This focaccia uses a biga which is left over night and for at least 16 hours. The biga is there to assist fermentation and helps add flavour. I've also used a little dried yeast although a better flavour would develop if no yeast was used and the fermentation was over a longer period. The Biga should have tiny champagne type bubbles when it is ready to be used.
This recipe makes 2 large focaccia. Halve the measurements to make one focaccia.
Biga
640g 00 flour
640g water (16-22c)
0.25g dried yeast
Dough
960g 00 flour
512g water (16-22C)
5g dried yeast
96g Olive oil
32g Salt
Make the biga in a large rectangular tray by mixing the ingredients and leave covered for at least 16 hours in a warm place (between 16-22C). The biga should show clear signs of fermentation with champagne type bubbles clearly visible.
Mix half of the dough water to the biga and incorporate with your hands. Add this mixture to a large stand mixer bowl and start on slow speed (If using ingredients above then divide into two as the volume will be too large for a normal domestic mixer). Add rest of ingredients apart from the olive oil. As everything comes together add rest of the water. Add the Oilve oil during the last minute of mixing. The mixed dough should be stretchy and easily handled.
Tip the dough onto an oiled rectangular tray and rest for one and a half hours.
Fold the dough in on itself (East-West-North-South) and invert.
Sieve flour on top of dough and on workbench. Invert dough onto bench and sieve flour on top of dough.
Push dough out into rectangle. Cut into two pieces (about 1.8kg each).
Shape by folding the two sides into the centre and press down. Fold furthest side to nearest side and press down. Invert dough. It should now be a slipper shape as per Ciabatta.
Oil parchment lined baking tray and your hands.
Pick up the dough and place onto oiled tray. Cover with oil and gently rub all over top. Spread out dough gently with hands and leave for 30 minutes.

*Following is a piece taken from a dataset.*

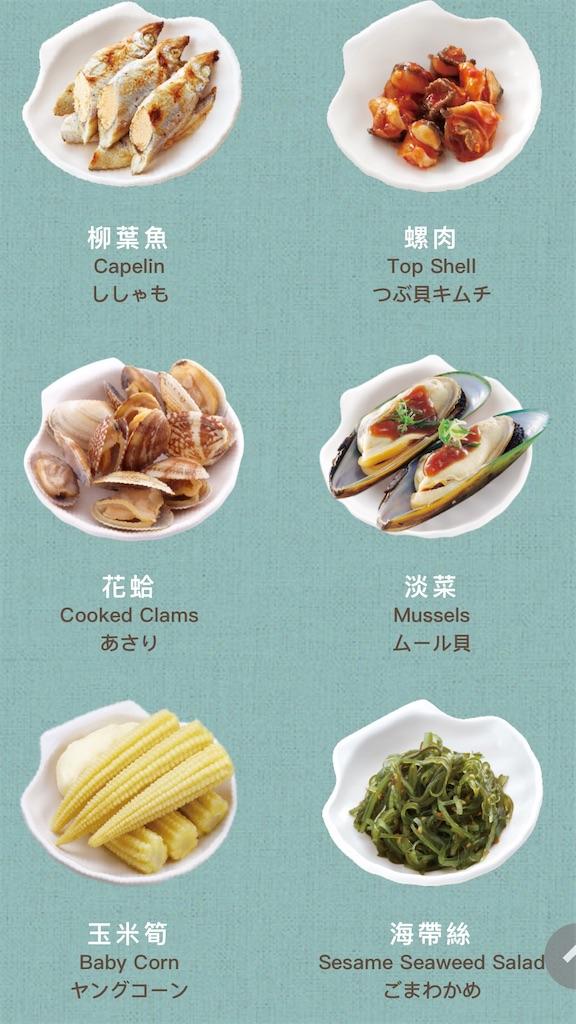 f:id:taiwaninaka:20210915153503j:image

Spread out dough into rectangle on tray with hands. Use finger docking technique (press fingers gently into dough t create dimples) and let rest for 30 minutes.
Add toppings at this stage. I used crushed tomatoes and sea salt on one side. The other side was sliced red onion, grated parmesan cheese and rosemary.
Heat oven to 200C and bake for about 20 minutes until the toppings have started to brown.
This focaccia is wonderful out of the oven but is also great cold.